Xenia reprend le fil de la conversation polyamoureuse.

  • La question la plus stupide sur le polyamour, qui vient habituellement d’un mec hétéro, c’est: «Mais comment vous déterminez qui a du sexe avec qui?». Mais toi, comment tu fais pour déterminer avec qui tu as une relation sexuelle? Y a-t-il des adultes consentants impliqués? Si oui, c’est bon, comme pour tout le monde.

  • Mais quand même, il y a un partage du temps qu’il faut déterminer, cela nécessite un peu d’organisation, osè-je questionner.

  • Oui tout le monde me dit ça, que j’aurais besoin d’un calendrier Google. Mais je n’ai pas besoin de fucking calendrier Google. Les relations polyamoureuses, au final, c’est facile et tellement moins d'efforts qu'une relation monogame. Si t’es monogame, si t’es pas là, si tu travailles, si t’es pas en forme, c’est un énorme problème. Et s’il y a un truc sexuel qui ne plaît pas à l’autre mais que toi tu en as envie, c’est un énorme problème.

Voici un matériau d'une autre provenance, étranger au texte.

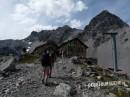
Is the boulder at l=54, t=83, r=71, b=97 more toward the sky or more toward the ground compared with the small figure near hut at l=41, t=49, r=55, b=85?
more toward the ground

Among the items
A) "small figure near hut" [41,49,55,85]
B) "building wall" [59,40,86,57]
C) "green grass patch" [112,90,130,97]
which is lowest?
"green grass patch" [112,90,130,97]

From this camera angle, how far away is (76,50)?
103312mm

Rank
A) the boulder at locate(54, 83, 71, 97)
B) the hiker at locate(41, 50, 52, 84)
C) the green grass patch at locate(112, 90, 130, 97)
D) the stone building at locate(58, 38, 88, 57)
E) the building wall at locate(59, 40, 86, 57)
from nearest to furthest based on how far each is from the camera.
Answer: the boulder at locate(54, 83, 71, 97)
the green grass patch at locate(112, 90, 130, 97)
the hiker at locate(41, 50, 52, 84)
the building wall at locate(59, 40, 86, 57)
the stone building at locate(58, 38, 88, 57)

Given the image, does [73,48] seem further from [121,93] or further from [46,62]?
[121,93]

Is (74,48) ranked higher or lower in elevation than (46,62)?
higher

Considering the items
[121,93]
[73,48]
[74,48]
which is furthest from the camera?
[74,48]

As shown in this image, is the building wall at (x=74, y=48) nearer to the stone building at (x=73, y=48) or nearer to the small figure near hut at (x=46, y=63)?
the stone building at (x=73, y=48)

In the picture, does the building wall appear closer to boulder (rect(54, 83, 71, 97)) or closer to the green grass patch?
the green grass patch

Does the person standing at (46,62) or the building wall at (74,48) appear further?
the building wall at (74,48)

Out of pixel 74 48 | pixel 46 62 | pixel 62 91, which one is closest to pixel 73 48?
pixel 74 48

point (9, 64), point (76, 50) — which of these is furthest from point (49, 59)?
point (76, 50)

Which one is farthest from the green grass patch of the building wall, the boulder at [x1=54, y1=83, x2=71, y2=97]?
the building wall

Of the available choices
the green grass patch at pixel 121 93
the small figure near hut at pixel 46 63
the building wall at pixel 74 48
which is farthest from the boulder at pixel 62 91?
the building wall at pixel 74 48

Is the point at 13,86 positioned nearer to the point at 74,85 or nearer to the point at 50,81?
the point at 50,81
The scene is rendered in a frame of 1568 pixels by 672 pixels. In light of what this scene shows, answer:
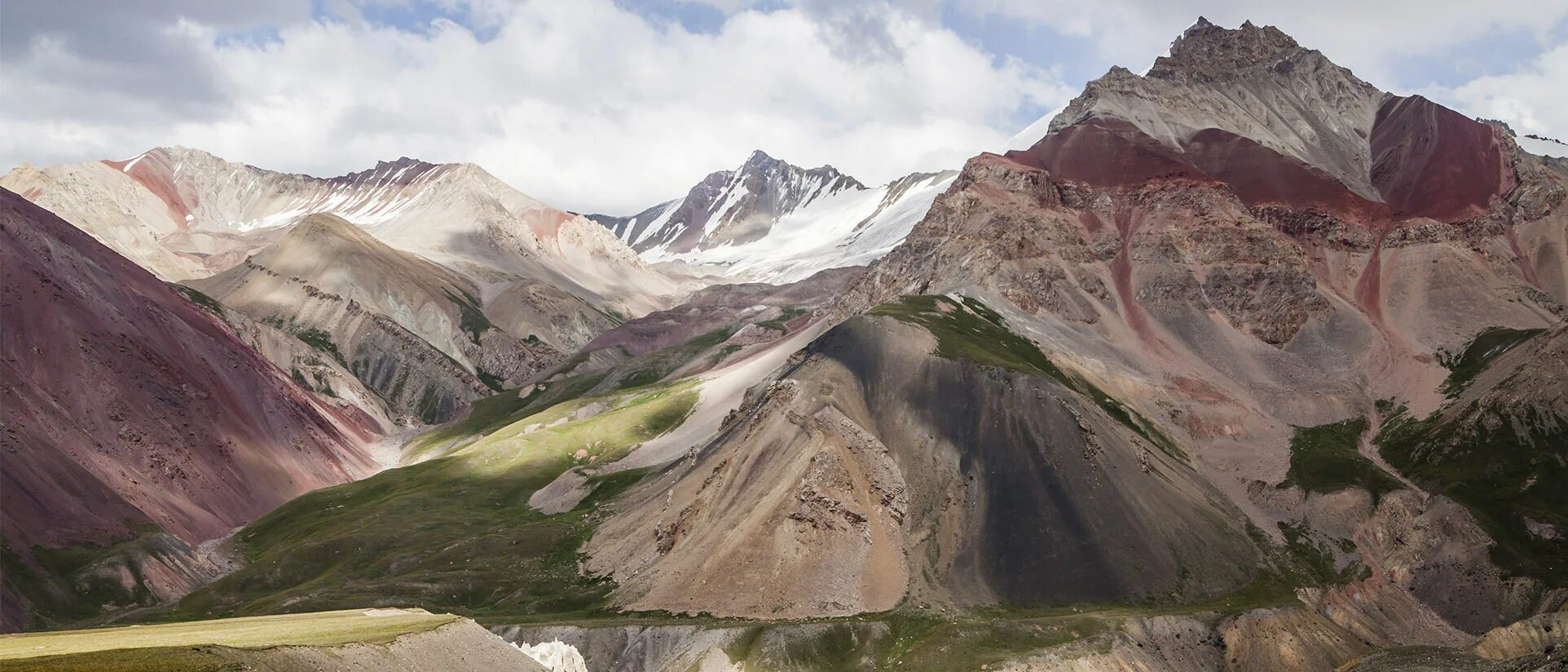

  • Et les enfants? je demande.

  • Ben tu vois, je veux des enfants biologiques, mon mari n’en veut pas. Serioja, le barman, il en veut. Si on était monogames, je ne serais plus avec mon mari. Quand on a commencé à parler de mariage, du fait de vouloir des enfants, cela n’aurait pas marché. C’est quoi le pire, être à la place de la personne qui change ses besoins pour l’autre ou celle qui impose à l’autre ses besoins? Je suis arrivée à la conclusion que c’est plus important d’avoir cette personne (son mari, ndlr.) dans ma vie que d’avoir la relation que j’imaginais idéale. Et on se sent tous les deux tellement mieux depuis qu’on ne doit plus coller à un scénario imposé par la société.

Trop compliqué

Il est 1h30 du matin, je fatigue. Mais une question me titille encore. Comment ces jeunes, ouverts d’esprits, anti-conservateurs, de gauche, analysent-ils la situation politique avec les territoires occupés et les Palestiniens?

  • Ohh, c'est difficile, lâche Xenia.

  • Non, non, on n’en parle pas, c’est trop compliqué, enchaîne sa petite copine avant de se retourner et d’entamer une conversation avec la table d’en face.

Xenia, elle, tente de développer:

  • Tu sais, quand tu vis ici, t’as toujours peur d'être bombardé. Même si ce n'est pas comme en Ukraine où tu peux vraiment mourir. En tant que nouvelle Israélienne, il m'arrive encore de penser que ce n'est pas si complexe, mais dans l'ensemble, quand on y regarde de plus près, c'est surtout dû à des frontières merdiques et à des décisions politiques qui n'ont pas été prises par les gens qui vivent ici. Et ça ne cesse d'empirer. Avec le gouvernement qu'on a maintenant, ça ne va pas s'arranger… Voilà, j’espère que j’ai répondu à ta question.